The differences between world superpowers the United States and China are vast, and they touch levels of society ranging from economics to art. These differences were on display last week as China’s Mo Yan spoke about winning the Nobel Prize award.
Mo Yan, a pen name meaning “Don’t speak,” will be awarded the 2012 Nobel Prize for Literature tonight in Stockholm. In a press conference earlier this week, he said:
“I’ve never given any compliments or praised the system of censorship but I also believe that in every country of the world, censorship exists. The only difference is in the degree and way of censorship. Without censorship, then any person could on television or online vilify others. This would not be allowed in any country.

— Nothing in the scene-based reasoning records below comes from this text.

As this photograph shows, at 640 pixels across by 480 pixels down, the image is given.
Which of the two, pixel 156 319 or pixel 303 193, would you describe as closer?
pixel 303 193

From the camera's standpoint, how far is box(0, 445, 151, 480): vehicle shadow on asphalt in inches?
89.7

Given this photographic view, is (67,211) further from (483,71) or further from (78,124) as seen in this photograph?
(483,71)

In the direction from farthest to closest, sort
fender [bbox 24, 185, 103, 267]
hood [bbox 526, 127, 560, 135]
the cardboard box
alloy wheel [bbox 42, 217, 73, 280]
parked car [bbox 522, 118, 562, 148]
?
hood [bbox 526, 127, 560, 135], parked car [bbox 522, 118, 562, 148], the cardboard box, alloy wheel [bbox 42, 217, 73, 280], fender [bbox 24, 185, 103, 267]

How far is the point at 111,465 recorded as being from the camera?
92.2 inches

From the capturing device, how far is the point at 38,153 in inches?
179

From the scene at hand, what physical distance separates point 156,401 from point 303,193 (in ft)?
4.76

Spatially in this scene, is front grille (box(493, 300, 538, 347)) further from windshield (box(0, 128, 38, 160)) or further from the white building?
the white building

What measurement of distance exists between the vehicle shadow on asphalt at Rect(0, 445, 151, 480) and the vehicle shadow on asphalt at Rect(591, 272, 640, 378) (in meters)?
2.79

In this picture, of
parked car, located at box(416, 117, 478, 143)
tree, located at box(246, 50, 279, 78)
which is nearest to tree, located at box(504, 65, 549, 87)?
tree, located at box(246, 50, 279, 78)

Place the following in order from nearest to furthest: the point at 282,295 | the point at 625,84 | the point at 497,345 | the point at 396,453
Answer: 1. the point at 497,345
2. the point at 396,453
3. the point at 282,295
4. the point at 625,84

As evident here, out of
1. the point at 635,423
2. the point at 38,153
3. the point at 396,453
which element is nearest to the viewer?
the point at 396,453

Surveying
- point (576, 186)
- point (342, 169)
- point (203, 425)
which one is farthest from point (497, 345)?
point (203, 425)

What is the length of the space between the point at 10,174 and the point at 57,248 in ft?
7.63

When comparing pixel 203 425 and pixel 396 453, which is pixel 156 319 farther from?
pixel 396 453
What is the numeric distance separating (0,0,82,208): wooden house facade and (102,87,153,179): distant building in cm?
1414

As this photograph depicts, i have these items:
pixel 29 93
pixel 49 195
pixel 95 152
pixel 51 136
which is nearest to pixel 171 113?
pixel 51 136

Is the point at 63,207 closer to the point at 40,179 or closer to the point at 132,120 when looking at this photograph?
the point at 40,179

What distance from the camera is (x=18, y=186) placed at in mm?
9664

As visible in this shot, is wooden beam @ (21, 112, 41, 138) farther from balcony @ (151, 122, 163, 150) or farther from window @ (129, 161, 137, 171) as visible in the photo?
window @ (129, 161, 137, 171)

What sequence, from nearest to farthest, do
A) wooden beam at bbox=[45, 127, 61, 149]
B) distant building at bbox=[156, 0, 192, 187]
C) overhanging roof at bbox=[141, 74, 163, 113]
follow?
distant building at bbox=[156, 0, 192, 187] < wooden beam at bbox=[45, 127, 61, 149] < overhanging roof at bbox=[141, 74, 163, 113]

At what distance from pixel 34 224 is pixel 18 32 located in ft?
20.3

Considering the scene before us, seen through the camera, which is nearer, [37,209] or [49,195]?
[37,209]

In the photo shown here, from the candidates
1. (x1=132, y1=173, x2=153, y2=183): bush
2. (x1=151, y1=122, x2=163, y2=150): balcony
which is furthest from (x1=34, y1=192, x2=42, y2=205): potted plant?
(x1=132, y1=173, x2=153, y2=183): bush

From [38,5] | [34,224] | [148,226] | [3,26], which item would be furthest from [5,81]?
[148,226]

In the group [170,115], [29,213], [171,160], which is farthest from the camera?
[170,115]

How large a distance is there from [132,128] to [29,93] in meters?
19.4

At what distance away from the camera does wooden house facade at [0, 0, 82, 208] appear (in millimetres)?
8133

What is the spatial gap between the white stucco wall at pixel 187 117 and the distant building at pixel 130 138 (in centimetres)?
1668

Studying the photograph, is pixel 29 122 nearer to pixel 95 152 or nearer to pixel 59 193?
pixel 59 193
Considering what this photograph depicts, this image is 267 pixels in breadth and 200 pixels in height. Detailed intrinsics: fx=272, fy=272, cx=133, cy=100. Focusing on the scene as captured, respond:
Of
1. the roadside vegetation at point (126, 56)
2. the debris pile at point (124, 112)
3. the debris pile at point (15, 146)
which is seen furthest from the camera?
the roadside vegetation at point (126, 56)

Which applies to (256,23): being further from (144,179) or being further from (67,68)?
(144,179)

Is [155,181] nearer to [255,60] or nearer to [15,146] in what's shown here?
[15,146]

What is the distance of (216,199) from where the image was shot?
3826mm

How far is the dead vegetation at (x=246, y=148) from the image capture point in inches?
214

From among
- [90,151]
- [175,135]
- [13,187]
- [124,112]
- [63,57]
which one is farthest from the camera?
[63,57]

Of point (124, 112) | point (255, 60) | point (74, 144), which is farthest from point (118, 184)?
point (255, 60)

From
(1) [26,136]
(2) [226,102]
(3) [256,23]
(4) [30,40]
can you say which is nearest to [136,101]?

As long as it is not contrary to the true facts, it should not be censored. Any disinformation, vilification, rumors or insults should be censored.”
It’s hard to picture an American author offering anything near a defense of censorship, as Yan has, but nuanced consideration suggests his comments can be seen in a more forgiving light.
After all, while stopping far shy of censorship, outrage over art rang out earlier this year when comedian Daniel Tosh joked about an audience member: “Wouldn’t it be funny if that girl (in reference to an audience member who “heckled” him about rape jokes not being funny earlier in his show) got raped by, like, five guys right now? Like right now?”
Few thought it would be funny. Criticism over Tosh’s remarks sprang from all corners of the American commentariat. In a way, the outcry over Tosh’s joke coincides with Yan’s belief that “disinformation, vilification, rumors or insults should be censored.”
In Tosh’s case, though, other comedians defended his right to make the joke. It’s often the general position among artists: debate over it’s humor or worth is welcome, while placing limitations on comedy, fiction, or music is not.
Yan is unique as an artist of note to take a stance seemingly in defense of censorship. It’s hard to picture Jonathan Franzen or Dave Eggers using the Nobel Prize-winner’s platform to make any stance but this: Art must be subject to no limitations.
One writer thought by many to have long deserved a Novel Prize for Literature is Salman Rushdie. The Satanic Verses author was forced into hiding after Ayatollah Khomeini of Iran called for his death for allegedly being blasphemous toward the Prophet Muhammad.
An interesting statement is made by the Nobel committee now that Yan has been honored while Rushdie has not. Yan, whose style is heavy on folklore and magical realism, offered another, almost artistically purist, defense of censorship by saying it forces writers to “conform to the aesthetics of literature.”
That may be true. But literature is about more than just writing. It’s about telling stories and sharing ideas. It’s about pushing past limitations. It’s about going wherever the story must.
In Yan’s defense, though, I’d offer this: we don’t know that this was his unfiltered opinion.